Metro Vancouver has a traffic problem. A year and a half ago we had a referendum that’d put more money into fixing congestion, but it got shot down in a ball of flames. Nonetheless, the region’s mayors pushed on with their ten-year plan to do what they can to improve transportation in Metro Vancouver.
And one of the longer-term components in both funding their plan and actually reducing congestion is mobility pricing.
Use mobility pricing to reduce congestion and overcrowding, improve fairness, and generate revenue for new transportation investment
Currently there are tolls on two bridges in Metro Vancouver: the Golden Ears Bridge (operated by TransLink) and the Port Mann Bridge (operated by the Ministry of Transportation and Infrastructure). This has led to complaints, mostly from people living south of the Fraser River, that they’re unfair. They’ve also led to increased traffic over the free bridges, mostly the Pattullo Bridge between Surrey and New Westminster.

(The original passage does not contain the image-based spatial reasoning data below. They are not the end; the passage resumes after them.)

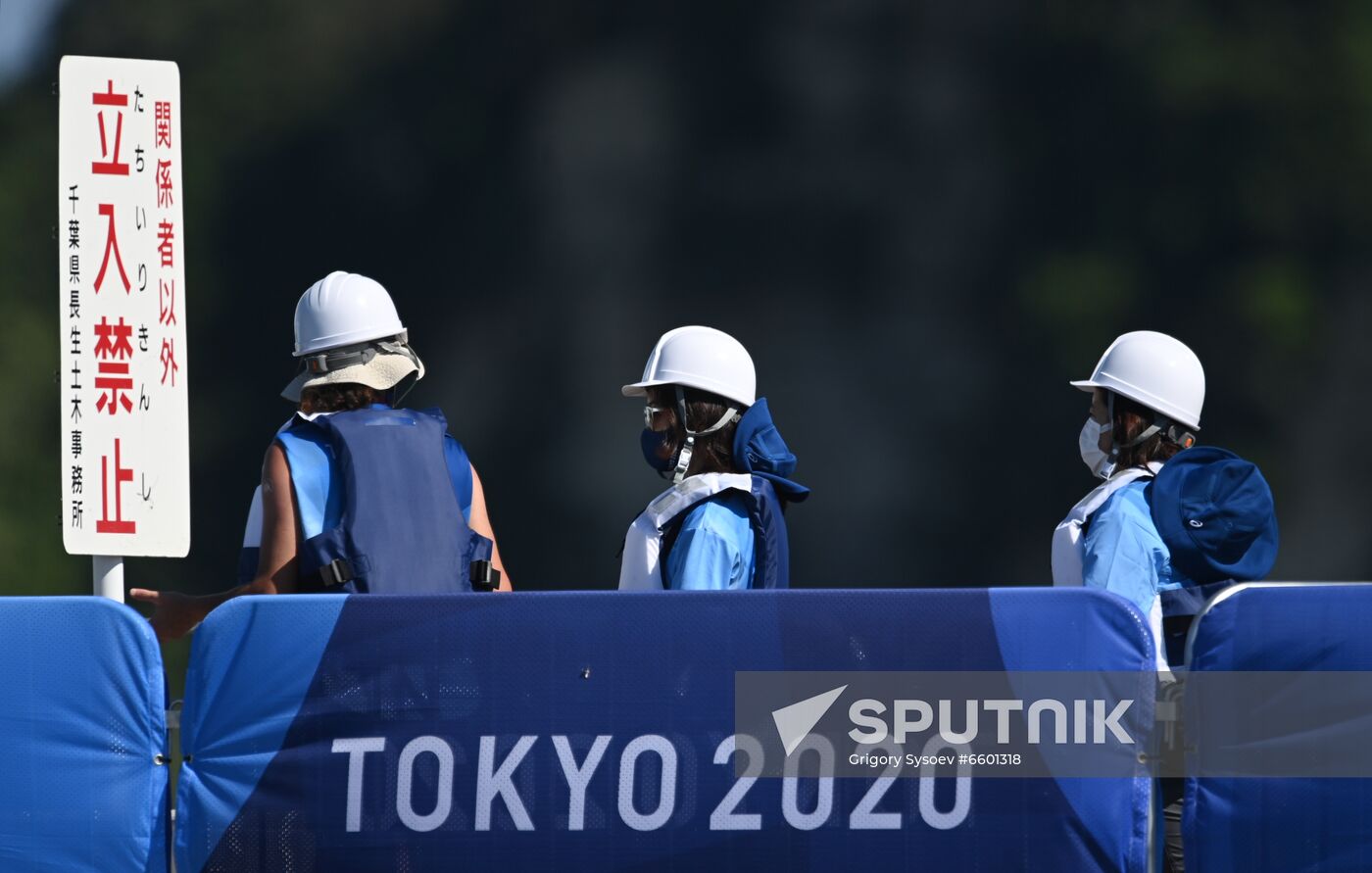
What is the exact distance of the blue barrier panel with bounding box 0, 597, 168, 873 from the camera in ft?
13.5

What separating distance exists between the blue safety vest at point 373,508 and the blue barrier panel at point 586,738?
0.41 feet

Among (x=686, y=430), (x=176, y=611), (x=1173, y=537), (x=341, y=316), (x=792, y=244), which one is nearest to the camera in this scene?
(x=176, y=611)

Both the Pattullo Bridge and Massey Tunnel are slated for replacement with tolled bridges, leaving just one crossing of the Fraser toll-free: the Alex Fraser Bridge. This would lead to even worse congestion on the Alex Fraser, and this is why the Mayors’ Council has been pushing for a region-wide mobility pricing scheme. It might not be tolls on every bridge, but it could be some other kind of “pay as you drive” system. Tolling bridges is easier to set up, as it uses infrastructure that’s largely already in place.
So imagine the outroar when the BC Liberals announced that, if they get re-elected in the upcoming provincial election, they would cap tolls at $500 per year. It’s an announcement that reeks of pandering for votes. It’s completely at odds with any sort of region-wide tolling plans the mayors come up with. It’s also expensive, as both bridges are losing money as it is, and now the BC Liberals are suggesting to throw even more money at them. All in the name of getting elected.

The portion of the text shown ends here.